Advanced assemblies have enabled an unprecedented rate of advancement in the data center, especially for neural processing, but can it expand beyond that?
The concepts of 3D-IC and chiplets have the whole industry excited. It potentially marks the next stage in the evolution of the IP industry, but so far, technical difficulties and cost have curtailed its usage to just a handful of companies. Even within those, they do not appear to be seeing benefits from heterogeneous integration or reuse.
Attempts to make this happen are not new. “A decade ago, we were trying to create an architecture for building chiplets,” says Mark Kuemerle, vice president of technology and CTO of custom solutions at Marvell. “We had noble goals that were very democratic about being able to define a structure where people could put multiple chiplets together to build a given function. The magic was that by putting these smaller chips together, we could use much less power-hungry interfaces. We could take what used to be a big, power-hungry, complex, expensive system and build it into a chiplet-based system that could be more efficient overall. More importantly, it would save tons of development costs and save a lot in overall chip cost. It didn’t turn out that way. We ended up with a scenario where just a small number of companies, which you can count on your fingers, had the capability to develop chiplets.”
So why do it? One of the big drivers is an increasing amount of content that is vital but not differentiating. “The mass market is still a few years away from adopting 3D-IC, but there are applications where it’s well-suited, and the U.S. government is very focused on those applications,” says Pratyush Kamal, director of central engineering solutions at Siemens EDA. “It makes a lot of sense when you think about 6G wireless communications, because your antenna pitches are shrinking to the scale where you can think of an array patch antenna within the package. You would have the antenna array patch at the top of the package, then you would have an array of power amplifier circuitry. You’ll have beamformer circuitry beyond that, and then you enter into the digital domain where you have data processing and connectivity to your baseline computer. There is a lot of modularity emerging in the market. People are starting to look at new architectures, and as a corollary to that, they are also thinking about how they can enable the mass market.”
In the past, companies pushing for new technology have funded the necessary research and development, which then trickled down to the masses. “Industry leaders are going to be first with this advanced new technology, and the broad assumption is that the industry will follow,” says Marc Swinnen, director of product marketing at Ansys. “But there’s a growing gap between the two. The front runners have outpaced the field and are pulling ahead of the mainstream.
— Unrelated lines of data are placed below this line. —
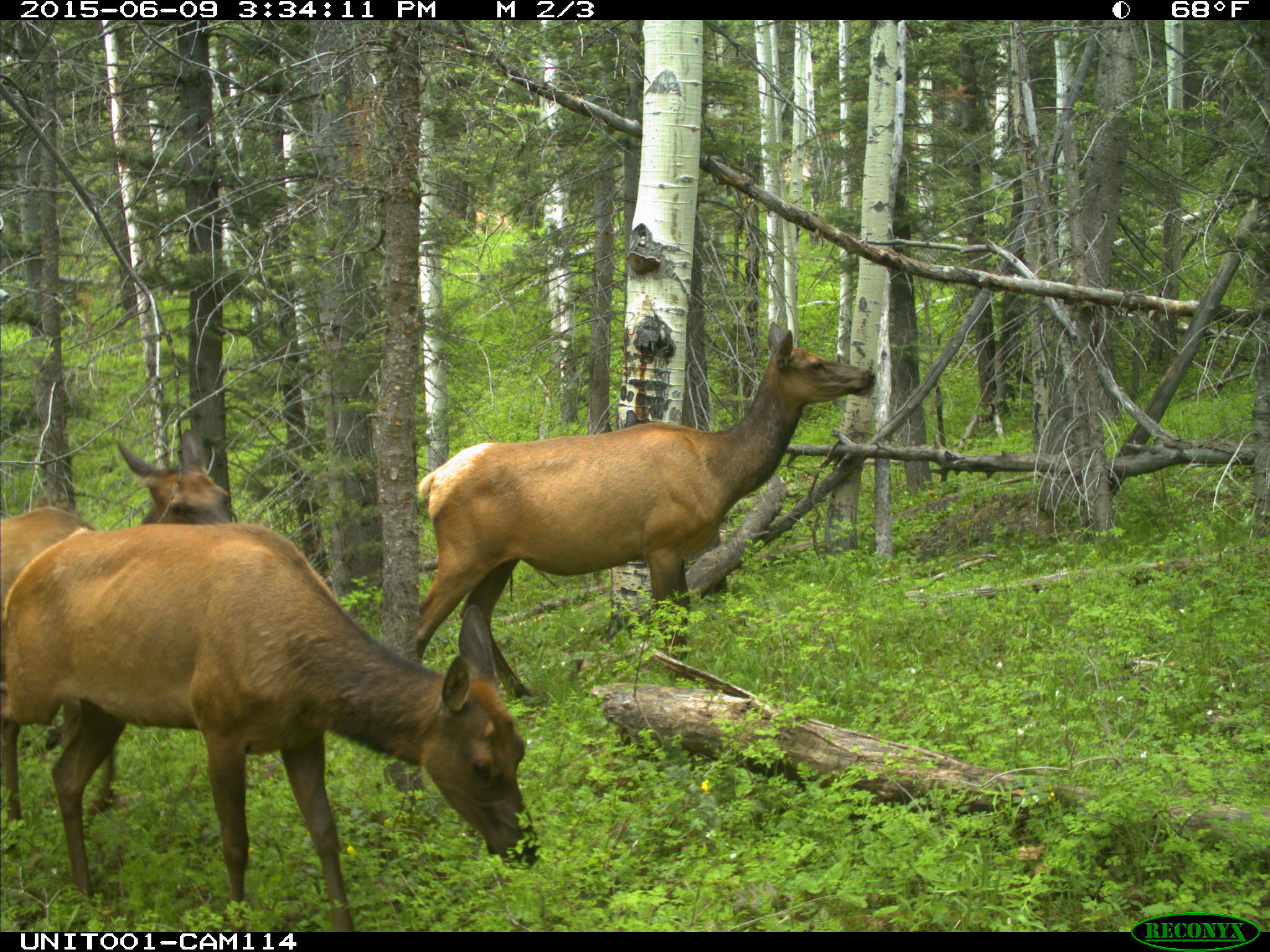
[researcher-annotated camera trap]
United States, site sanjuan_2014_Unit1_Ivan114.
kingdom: Animalia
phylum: Chordata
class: Mammalia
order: Artiodactyla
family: Cervidae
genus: Cervus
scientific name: Cervus elaphus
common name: red deer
Cervus elaphus (red deer).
That’s worrying in the sense that it is still the general belief that 3D-IC or 2.5D will become the norm as systems get larger, especially if the chiplet market takes off. But as these gaps grow, it opens up the potential for competitive displacement. If you’re two or three years behind a competitor that has mastered this technology, suddenly you get serious differences in market positioning.”
Put simply, there is a bigger separation between those that must adopt it to stay competitive and those that wish to adopt it. “Chiplets enable us to do more cutting-edge stuff, and it’s allowing us to put a lot more silicon on a package, which is helping us scale performance,” says Marvell’s Kuemerle. “We need this because everybody would agree that we have a significant slowing of Moore’s Law.”
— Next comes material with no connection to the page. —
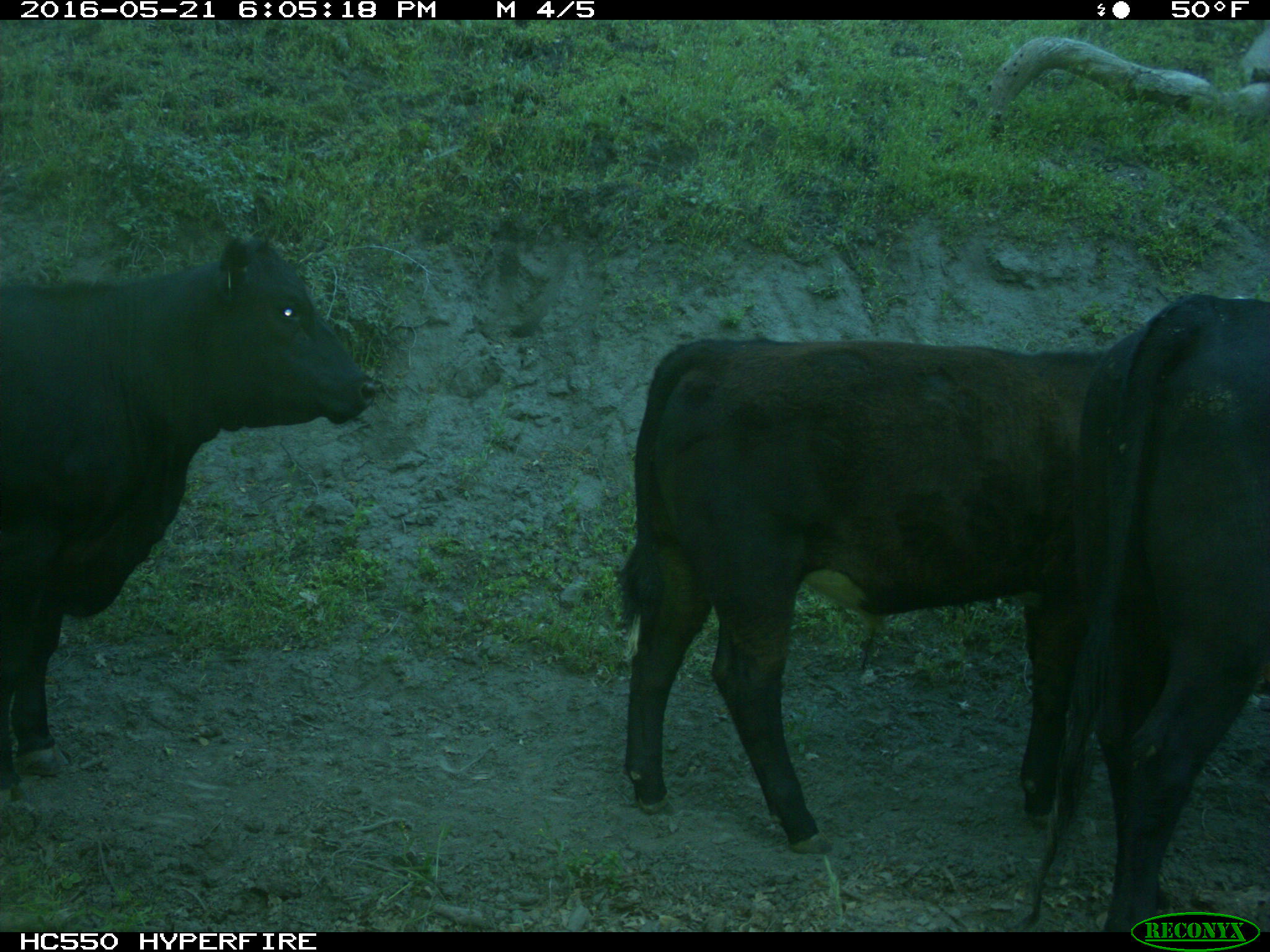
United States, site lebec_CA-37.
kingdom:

This is not the only reason to want 3D-IC, however. “3D-IC technology offers numerous benefits, including increased performance, lower power consumption, and miniaturization,” says Rozalia Beica, field CTO for Rapidus Design Solutions. “Adoption spans various applications, from mobile to high-end uses like AI, supercomputers, and data centers. The technology’s ability to enable compact designs with improved performance continues to attract interest.”
Still, significant challenges remain. “Most of the people using 3D-IC are vertically integrated,” says Ansys’ Swinnen. “They’re bigger companies that have the wherewithal to design the chips, design the interposer, simulate the whole thing, look at the packaging, and go through the many architectural choices that have to be made. It’s complicated and it remains, to a degree, trailblazing.”
Large chip or small PCB?
3D-ICs are not just about shrinking everything on a PCB. “For different benefits, people tend to swap the comparison baseline,” says Swinnen. “That’s not really fair. The PCB going to a smaller system — that was the SoC. If you’re worried about getting better performance than your PCB, then you go to an SoC. That is the natural evolution. It’s what we’ve been doing for 40 years. The disaggregation to multiple chiplets is not because you’re trying to compact a PCB. It’s because you’re trying to take what was a monolithic chip and you’re disaggregating it. The comparison baseline is a monolithic chip, not a PCB.”
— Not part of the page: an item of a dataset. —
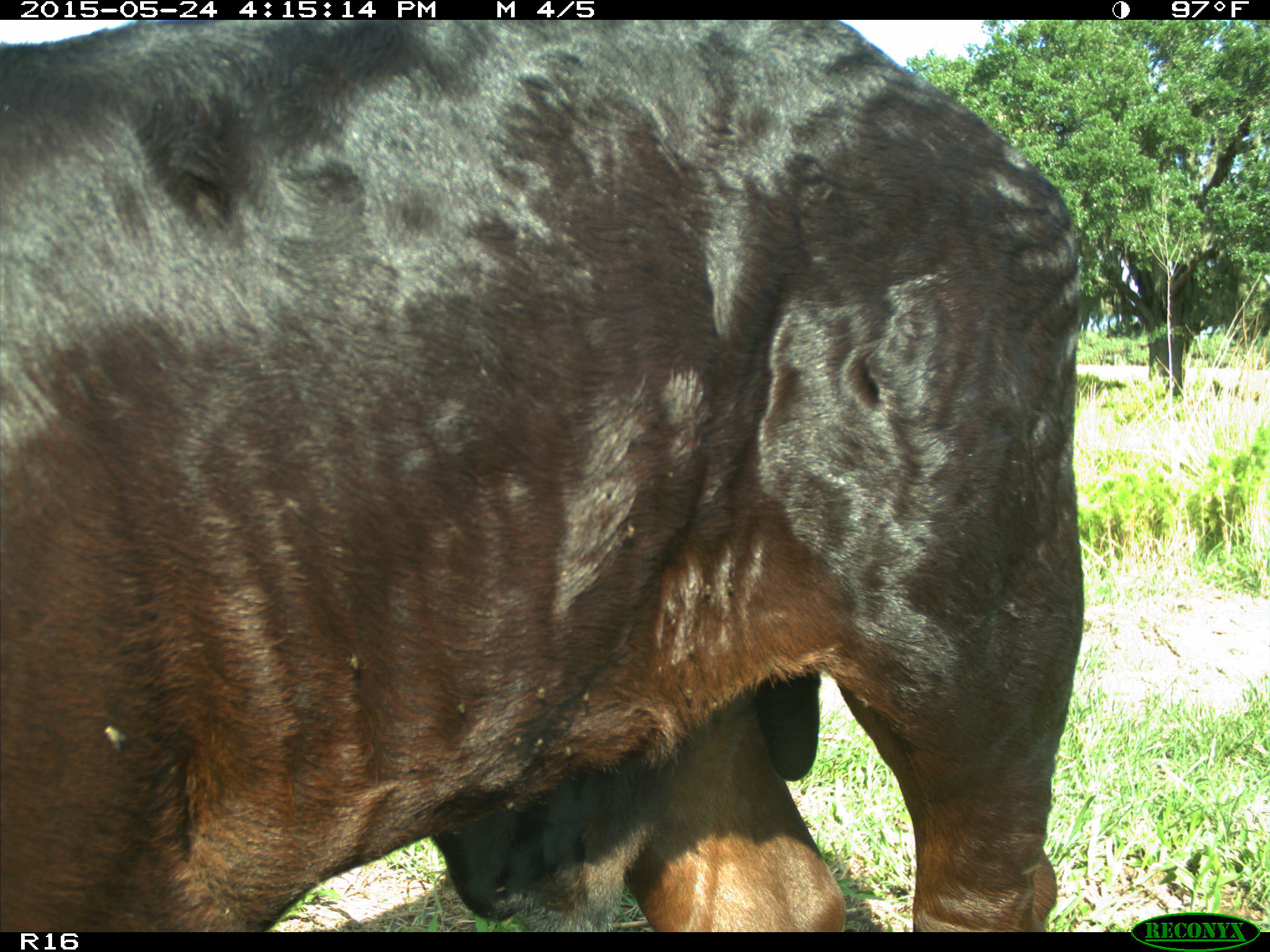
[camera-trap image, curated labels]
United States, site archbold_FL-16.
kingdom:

But not always. Early success stories, such as HBM, bring more external components into a package. “With the increased need to bring in more functionalities within the package, it is becoming more difficult to achieve that using monolithic SoC type structures,” says Rapidus’ Beica. “Not all functionality requires leading-edge designs. While the leading-edge designs prioritize the highest performance goals and smallest form factors, such approaches may not be the most efficient way when heterogeneity is important, and more functionality is needed within the system.”
Moreover, if chiplets were readily available, 3D-IC could be viewed as being a PCB within a package. “The PCB really limits the amount of bandwidth that chips can use to talk to each other,” says Ramin Farjadrad, CEO and co-founder of Eliyan. “It has only gone up by less than 2 orders of magnitude over the past 20 years, compared to 5 orders of magnitude for a chip. This is a major contributor to the memory and I/O walls. By moving the equivalent of a PCB inside the package (see figure 1), the density of the balls, which we call bumps or microbumps, goes up significantly. The distance between the chips goes down significantly. You get much higher bandwidth at much lower power between these dies.”
Fig. 1: Chiplets are the future of semiconductors. Source: Eliyan
Continued monolithic advancements are being constrained by yield. “People are hitting reticle limits,” says Mayank Bhatnagar, product marketing director of SSG at Cadence. “If you have a large piece of silicon that you want to build, then not just at the reticle limit but much before that, you will start having yield issues. If you can’t make it profitably, there is really no point making it at all. And that is where monolithic dies, which are very large, are headed. They are just becoming too large. The yield drops, and the drop is enough that it becomes uneconomical.”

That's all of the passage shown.